***** Provided text
Summary
zonal_stats, zonal_apply, and zonal_crosstab require a pre-rasterized zones DataArray. If you're working with vector data, you have to call rasterize() yourself first:
zones_raster = rasterize(gdf, like=values, column='zone_id')
result = stats(zones=zones_raster, values=values)
This should be one step:
result = stats(zones=gdf, values=values, column='zone_id')
# or via accessor
result = values.xrs.zonal_stats(gdf, column='zone_id')
Reason
Rasterize-then-stats is the most common two-step pattern in our notebooks and user code. The zonal functions should accept vector zones directly and handle the rasterization internally.
Proposal
When zones is a GeoDataFrame (or list of (geometry, value) pairs), the zonal functions call rasterize(zones, like=values, ...) internally before proceeding. The raster-input path doesn't change.
**********
***** Dataset
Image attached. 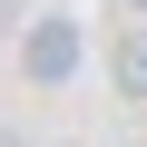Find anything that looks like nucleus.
<instances>
[{
	"instance_id": "7ed1b4c3",
	"label": "nucleus",
	"mask_w": 147,
	"mask_h": 147,
	"mask_svg": "<svg viewBox=\"0 0 147 147\" xmlns=\"http://www.w3.org/2000/svg\"><path fill=\"white\" fill-rule=\"evenodd\" d=\"M10 20H20V0H0V39H10Z\"/></svg>"
},
{
	"instance_id": "39448f33",
	"label": "nucleus",
	"mask_w": 147,
	"mask_h": 147,
	"mask_svg": "<svg viewBox=\"0 0 147 147\" xmlns=\"http://www.w3.org/2000/svg\"><path fill=\"white\" fill-rule=\"evenodd\" d=\"M0 147H30V137H0Z\"/></svg>"
},
{
	"instance_id": "f257e3e1",
	"label": "nucleus",
	"mask_w": 147,
	"mask_h": 147,
	"mask_svg": "<svg viewBox=\"0 0 147 147\" xmlns=\"http://www.w3.org/2000/svg\"><path fill=\"white\" fill-rule=\"evenodd\" d=\"M88 69V30H79V10H39L30 30H20V79L30 88H69Z\"/></svg>"
},
{
	"instance_id": "20e7f679",
	"label": "nucleus",
	"mask_w": 147,
	"mask_h": 147,
	"mask_svg": "<svg viewBox=\"0 0 147 147\" xmlns=\"http://www.w3.org/2000/svg\"><path fill=\"white\" fill-rule=\"evenodd\" d=\"M127 10H137V20H147V0H127Z\"/></svg>"
},
{
	"instance_id": "f03ea898",
	"label": "nucleus",
	"mask_w": 147,
	"mask_h": 147,
	"mask_svg": "<svg viewBox=\"0 0 147 147\" xmlns=\"http://www.w3.org/2000/svg\"><path fill=\"white\" fill-rule=\"evenodd\" d=\"M108 79H118V98H147V20L108 39Z\"/></svg>"
}]
</instances>
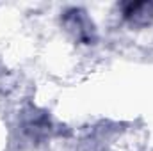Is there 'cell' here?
Returning <instances> with one entry per match:
<instances>
[{
    "label": "cell",
    "instance_id": "1",
    "mask_svg": "<svg viewBox=\"0 0 153 151\" xmlns=\"http://www.w3.org/2000/svg\"><path fill=\"white\" fill-rule=\"evenodd\" d=\"M61 25L64 32L78 44L91 46L98 41L96 25L82 7H68L61 14Z\"/></svg>",
    "mask_w": 153,
    "mask_h": 151
},
{
    "label": "cell",
    "instance_id": "2",
    "mask_svg": "<svg viewBox=\"0 0 153 151\" xmlns=\"http://www.w3.org/2000/svg\"><path fill=\"white\" fill-rule=\"evenodd\" d=\"M123 21L135 29H148L153 25V2H125L119 5Z\"/></svg>",
    "mask_w": 153,
    "mask_h": 151
},
{
    "label": "cell",
    "instance_id": "3",
    "mask_svg": "<svg viewBox=\"0 0 153 151\" xmlns=\"http://www.w3.org/2000/svg\"><path fill=\"white\" fill-rule=\"evenodd\" d=\"M23 132L32 139L45 137L50 132V121L41 112H29V115L23 119Z\"/></svg>",
    "mask_w": 153,
    "mask_h": 151
}]
</instances>
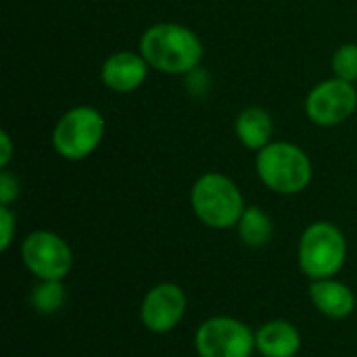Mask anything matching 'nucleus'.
I'll return each mask as SVG.
<instances>
[{
	"mask_svg": "<svg viewBox=\"0 0 357 357\" xmlns=\"http://www.w3.org/2000/svg\"><path fill=\"white\" fill-rule=\"evenodd\" d=\"M236 226H238L241 241L251 249L266 247L272 241L274 226H272L270 215L261 207H247Z\"/></svg>",
	"mask_w": 357,
	"mask_h": 357,
	"instance_id": "14",
	"label": "nucleus"
},
{
	"mask_svg": "<svg viewBox=\"0 0 357 357\" xmlns=\"http://www.w3.org/2000/svg\"><path fill=\"white\" fill-rule=\"evenodd\" d=\"M234 132L241 144L249 151H261L272 138V117L261 107H249L238 113L234 121Z\"/></svg>",
	"mask_w": 357,
	"mask_h": 357,
	"instance_id": "13",
	"label": "nucleus"
},
{
	"mask_svg": "<svg viewBox=\"0 0 357 357\" xmlns=\"http://www.w3.org/2000/svg\"><path fill=\"white\" fill-rule=\"evenodd\" d=\"M149 67L151 65L142 54L132 50H119L102 63L100 79L113 92H132L144 84Z\"/></svg>",
	"mask_w": 357,
	"mask_h": 357,
	"instance_id": "10",
	"label": "nucleus"
},
{
	"mask_svg": "<svg viewBox=\"0 0 357 357\" xmlns=\"http://www.w3.org/2000/svg\"><path fill=\"white\" fill-rule=\"evenodd\" d=\"M347 259V241L331 222H316L305 228L299 243V266L312 278H333Z\"/></svg>",
	"mask_w": 357,
	"mask_h": 357,
	"instance_id": "4",
	"label": "nucleus"
},
{
	"mask_svg": "<svg viewBox=\"0 0 357 357\" xmlns=\"http://www.w3.org/2000/svg\"><path fill=\"white\" fill-rule=\"evenodd\" d=\"M195 215L209 228L228 230L238 224L245 213V201L238 186L224 174L201 176L190 192Z\"/></svg>",
	"mask_w": 357,
	"mask_h": 357,
	"instance_id": "2",
	"label": "nucleus"
},
{
	"mask_svg": "<svg viewBox=\"0 0 357 357\" xmlns=\"http://www.w3.org/2000/svg\"><path fill=\"white\" fill-rule=\"evenodd\" d=\"M0 228H2V243L0 249L6 251L13 243V234H15V215L6 205H0Z\"/></svg>",
	"mask_w": 357,
	"mask_h": 357,
	"instance_id": "18",
	"label": "nucleus"
},
{
	"mask_svg": "<svg viewBox=\"0 0 357 357\" xmlns=\"http://www.w3.org/2000/svg\"><path fill=\"white\" fill-rule=\"evenodd\" d=\"M19 197V180L6 169L0 174V205H10Z\"/></svg>",
	"mask_w": 357,
	"mask_h": 357,
	"instance_id": "17",
	"label": "nucleus"
},
{
	"mask_svg": "<svg viewBox=\"0 0 357 357\" xmlns=\"http://www.w3.org/2000/svg\"><path fill=\"white\" fill-rule=\"evenodd\" d=\"M357 107V92L351 82L333 77L318 84L305 100V113L316 126H339L347 121Z\"/></svg>",
	"mask_w": 357,
	"mask_h": 357,
	"instance_id": "8",
	"label": "nucleus"
},
{
	"mask_svg": "<svg viewBox=\"0 0 357 357\" xmlns=\"http://www.w3.org/2000/svg\"><path fill=\"white\" fill-rule=\"evenodd\" d=\"M0 138H2V155H0V165L6 167L8 161H10V155H13V144H10V138L6 132H0Z\"/></svg>",
	"mask_w": 357,
	"mask_h": 357,
	"instance_id": "20",
	"label": "nucleus"
},
{
	"mask_svg": "<svg viewBox=\"0 0 357 357\" xmlns=\"http://www.w3.org/2000/svg\"><path fill=\"white\" fill-rule=\"evenodd\" d=\"M310 297H312V303L316 305V310L333 320H343V318L351 316L356 310L354 291L335 278L314 280L310 287Z\"/></svg>",
	"mask_w": 357,
	"mask_h": 357,
	"instance_id": "11",
	"label": "nucleus"
},
{
	"mask_svg": "<svg viewBox=\"0 0 357 357\" xmlns=\"http://www.w3.org/2000/svg\"><path fill=\"white\" fill-rule=\"evenodd\" d=\"M259 180L278 195H297L312 182V161L293 142H270L257 151Z\"/></svg>",
	"mask_w": 357,
	"mask_h": 357,
	"instance_id": "3",
	"label": "nucleus"
},
{
	"mask_svg": "<svg viewBox=\"0 0 357 357\" xmlns=\"http://www.w3.org/2000/svg\"><path fill=\"white\" fill-rule=\"evenodd\" d=\"M195 347L201 357H251L255 335L241 320L215 316L199 326Z\"/></svg>",
	"mask_w": 357,
	"mask_h": 357,
	"instance_id": "6",
	"label": "nucleus"
},
{
	"mask_svg": "<svg viewBox=\"0 0 357 357\" xmlns=\"http://www.w3.org/2000/svg\"><path fill=\"white\" fill-rule=\"evenodd\" d=\"M333 71L335 77L345 82L357 79V44H343L333 56Z\"/></svg>",
	"mask_w": 357,
	"mask_h": 357,
	"instance_id": "16",
	"label": "nucleus"
},
{
	"mask_svg": "<svg viewBox=\"0 0 357 357\" xmlns=\"http://www.w3.org/2000/svg\"><path fill=\"white\" fill-rule=\"evenodd\" d=\"M140 54L151 69L169 75H186L199 67L203 44L197 33L178 23L151 25L140 38Z\"/></svg>",
	"mask_w": 357,
	"mask_h": 357,
	"instance_id": "1",
	"label": "nucleus"
},
{
	"mask_svg": "<svg viewBox=\"0 0 357 357\" xmlns=\"http://www.w3.org/2000/svg\"><path fill=\"white\" fill-rule=\"evenodd\" d=\"M186 314V295L174 282L151 289L140 305V320L146 331L163 335L174 331Z\"/></svg>",
	"mask_w": 357,
	"mask_h": 357,
	"instance_id": "9",
	"label": "nucleus"
},
{
	"mask_svg": "<svg viewBox=\"0 0 357 357\" xmlns=\"http://www.w3.org/2000/svg\"><path fill=\"white\" fill-rule=\"evenodd\" d=\"M105 119L94 107H73L56 123L52 132L54 151L69 161L90 157L102 142Z\"/></svg>",
	"mask_w": 357,
	"mask_h": 357,
	"instance_id": "5",
	"label": "nucleus"
},
{
	"mask_svg": "<svg viewBox=\"0 0 357 357\" xmlns=\"http://www.w3.org/2000/svg\"><path fill=\"white\" fill-rule=\"evenodd\" d=\"M21 257L27 270L40 280H63L73 266L69 245L59 234L48 230L27 234L21 245Z\"/></svg>",
	"mask_w": 357,
	"mask_h": 357,
	"instance_id": "7",
	"label": "nucleus"
},
{
	"mask_svg": "<svg viewBox=\"0 0 357 357\" xmlns=\"http://www.w3.org/2000/svg\"><path fill=\"white\" fill-rule=\"evenodd\" d=\"M186 75H188V90H190L192 94H197V96H203L205 90H207V84H209V82H205V79H209V75H207L205 71H199V67L192 69V71L186 73Z\"/></svg>",
	"mask_w": 357,
	"mask_h": 357,
	"instance_id": "19",
	"label": "nucleus"
},
{
	"mask_svg": "<svg viewBox=\"0 0 357 357\" xmlns=\"http://www.w3.org/2000/svg\"><path fill=\"white\" fill-rule=\"evenodd\" d=\"M67 299L63 280H40V284L31 291V305L42 316L56 314Z\"/></svg>",
	"mask_w": 357,
	"mask_h": 357,
	"instance_id": "15",
	"label": "nucleus"
},
{
	"mask_svg": "<svg viewBox=\"0 0 357 357\" xmlns=\"http://www.w3.org/2000/svg\"><path fill=\"white\" fill-rule=\"evenodd\" d=\"M255 347L264 357H295L301 349V335L291 322L272 320L257 331Z\"/></svg>",
	"mask_w": 357,
	"mask_h": 357,
	"instance_id": "12",
	"label": "nucleus"
}]
</instances>
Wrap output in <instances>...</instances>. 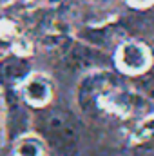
**********
- **Tasks**:
a: Check each statement against the zonal stats text and answer yes or no, quoting the words from the text that settle it. (i) zonal_crosstab needs a pre-rasterized zones DataArray. (ii) Under the proposal, the raster-input path would change. (iii) Zones could also be passed as a list of (geometry, value) pairs.
b: Write out the part of the zonal stats text that opens with the words containing "result = stats(zones=zones_raster, values=values)" and closes with "path doesn't change.", swapping "GeoDataFrame" for "GeoSeries".
You won't need the rows for any of this.

- **Solution list**:
a:
(i) Yes: "zonal_stats, zonal_apply, and zonal_crosstab require a pre-rasterized zones DataArray."
(ii) No: "The raster-input path doesn't change."
(iii) Yes: "When zones is a GeoDataFrame (or list of (geometry, value) pairs)"

b:
result = stats(zones=zones_raster, values=values)
This should be one step:
result = stats(zones=gdf, values=values, column='zone_id')
# or via accessor
result = values.xrs.zonal_stats(gdf, column='zone_id')
Reason
Rasterize-then-stats is the most common two-step pattern in our notebooks and user code. The zonal functions should accept vector zones directly and handle the rasterization internally.
Proposal
When zones is a GeoSeries (or list of (geometry, value) pairs), the zonal functions call rasterize(zones, like=values, ...) internally before proceeding. The raster-input path doesn't change.